TASK GOAL ▸
Using the data beneath this instruction, retype only the lines from the one that contains "genus: Rusa" down to the one that contains "A: Sequence-level.", both included, exactly as they appear.

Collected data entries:
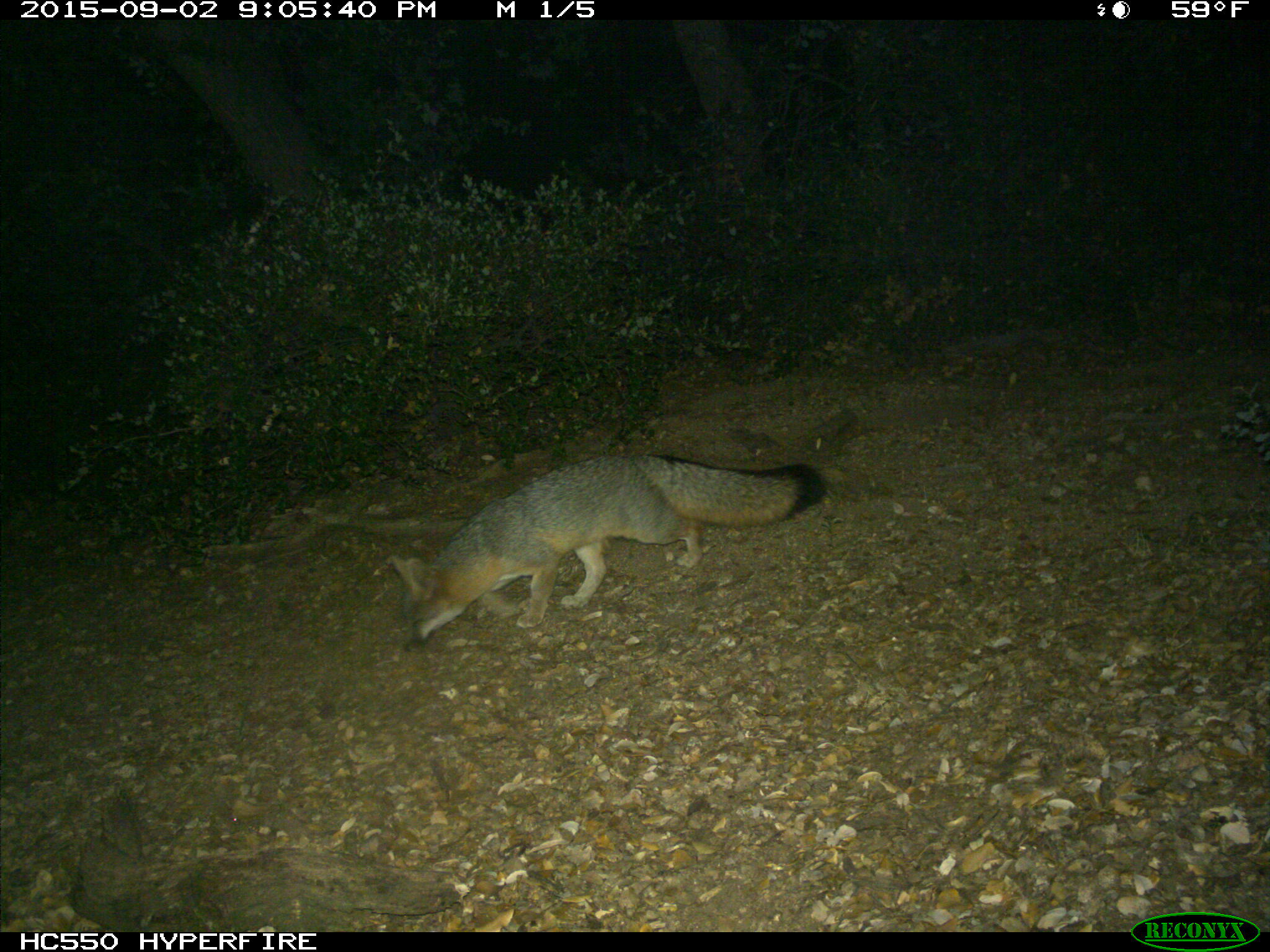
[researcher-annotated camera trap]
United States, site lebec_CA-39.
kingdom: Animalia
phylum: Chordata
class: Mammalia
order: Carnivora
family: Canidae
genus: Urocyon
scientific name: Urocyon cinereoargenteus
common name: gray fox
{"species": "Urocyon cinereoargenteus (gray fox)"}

...

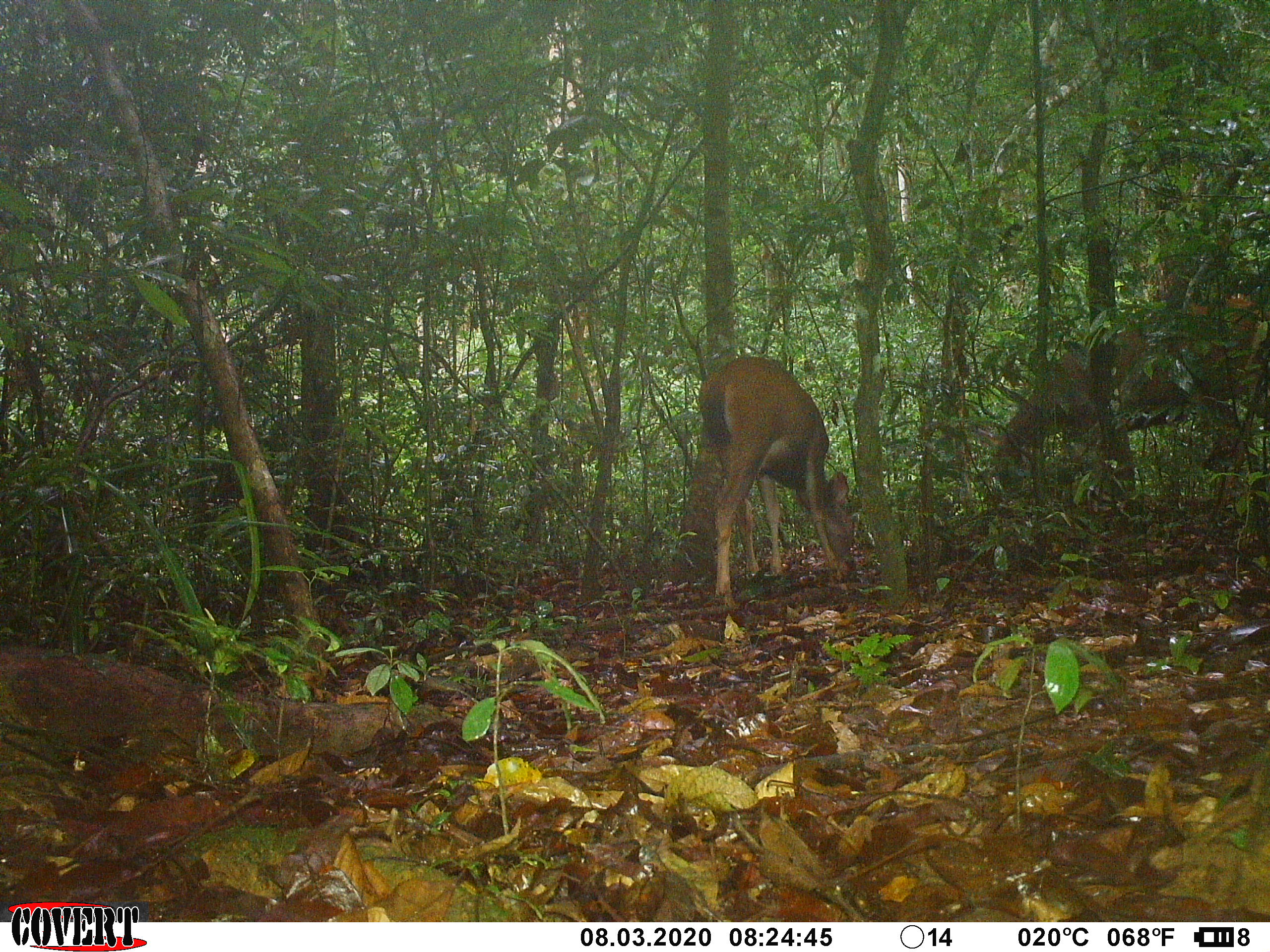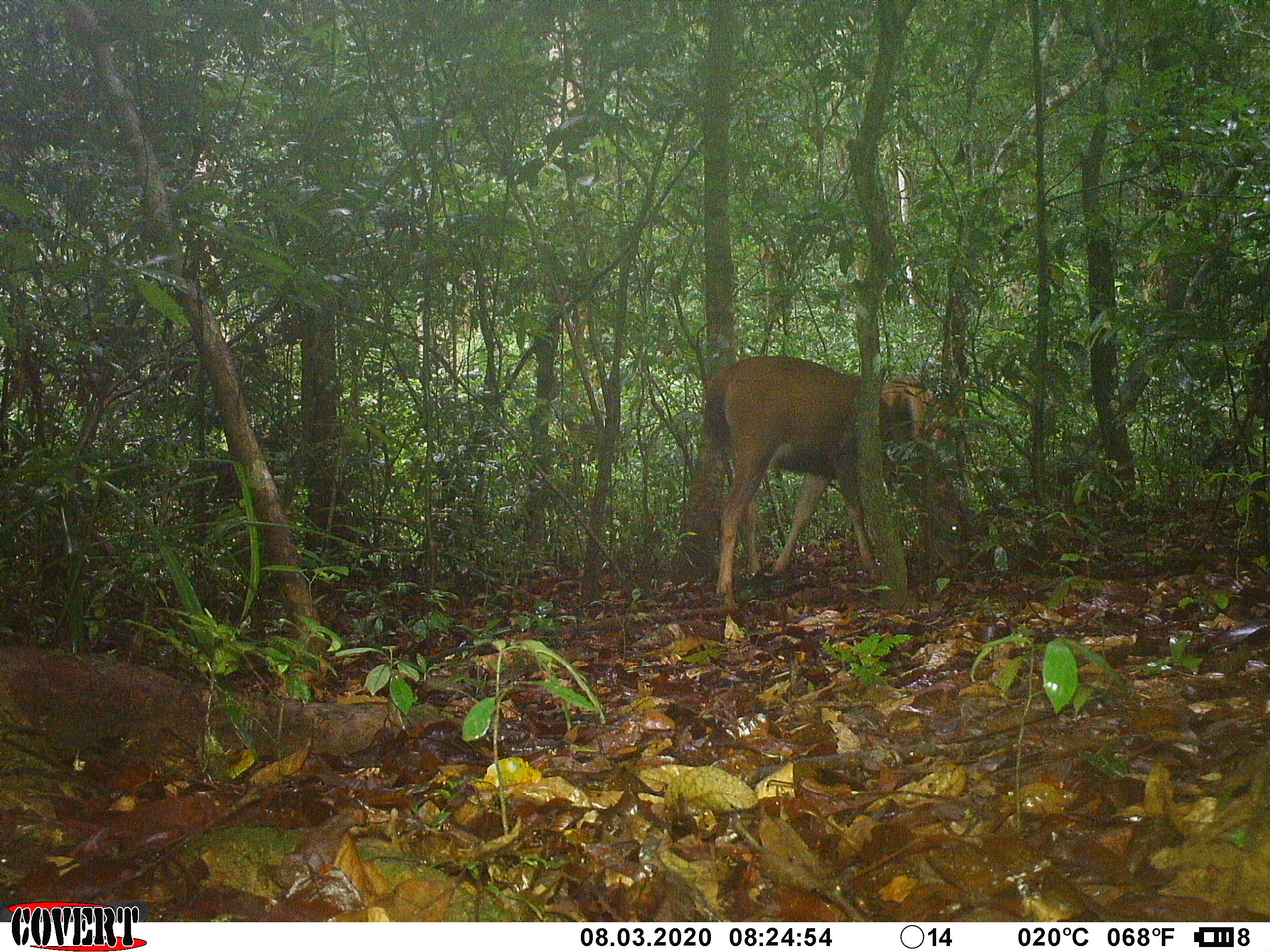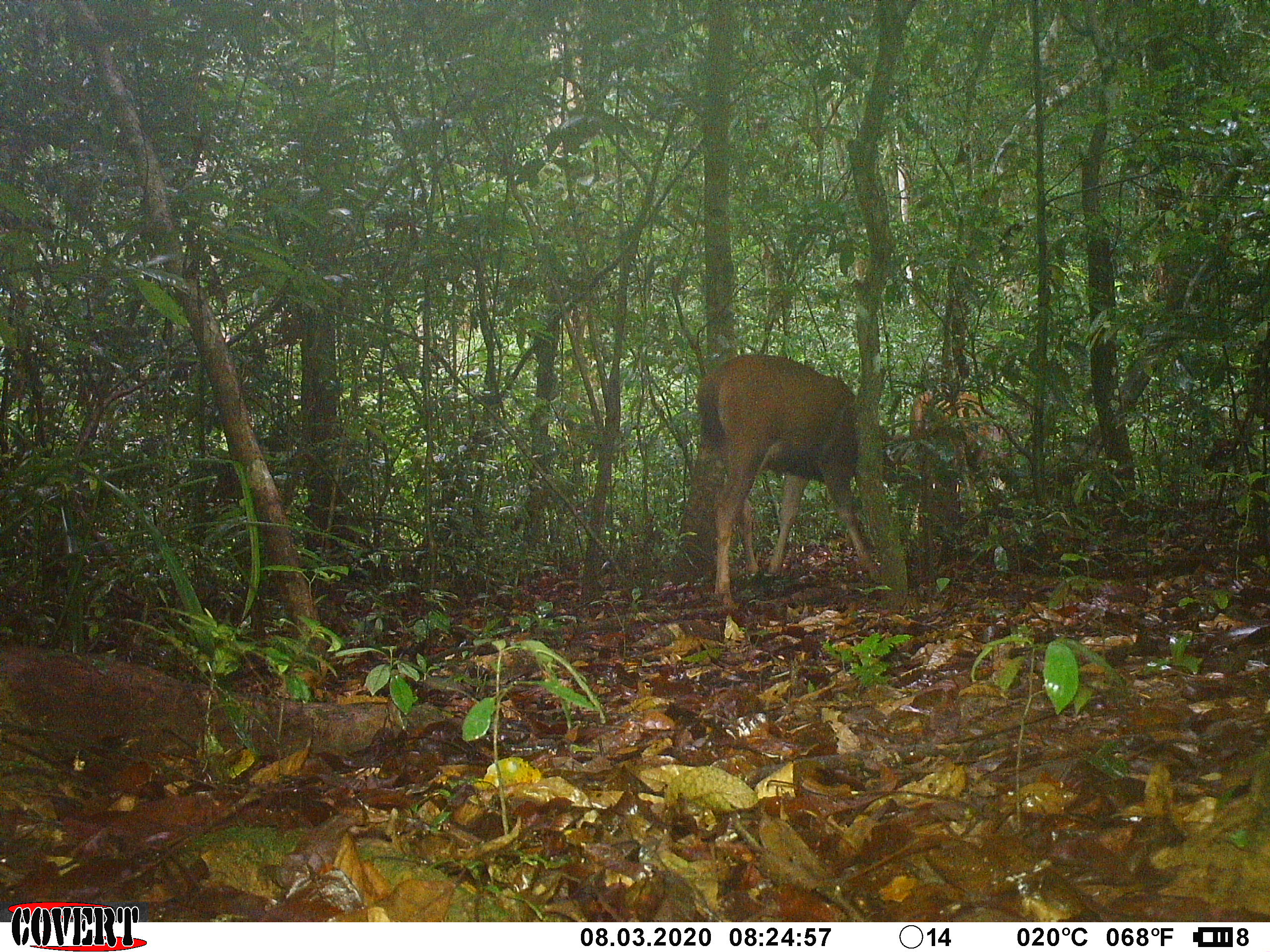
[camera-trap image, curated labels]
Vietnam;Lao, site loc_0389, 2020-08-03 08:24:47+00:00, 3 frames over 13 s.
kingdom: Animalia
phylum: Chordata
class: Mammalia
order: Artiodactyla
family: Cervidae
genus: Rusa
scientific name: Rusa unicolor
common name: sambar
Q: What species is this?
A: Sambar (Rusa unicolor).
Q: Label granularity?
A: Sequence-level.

RESPONSE TO THIS TASK ▸
genus: Rusa
scientific name: Rusa unicolor
common name: sambar
Q: What species is this?
A: Sambar (Rusa unicolor).
Q: Label granularity?
A: Sequence-level.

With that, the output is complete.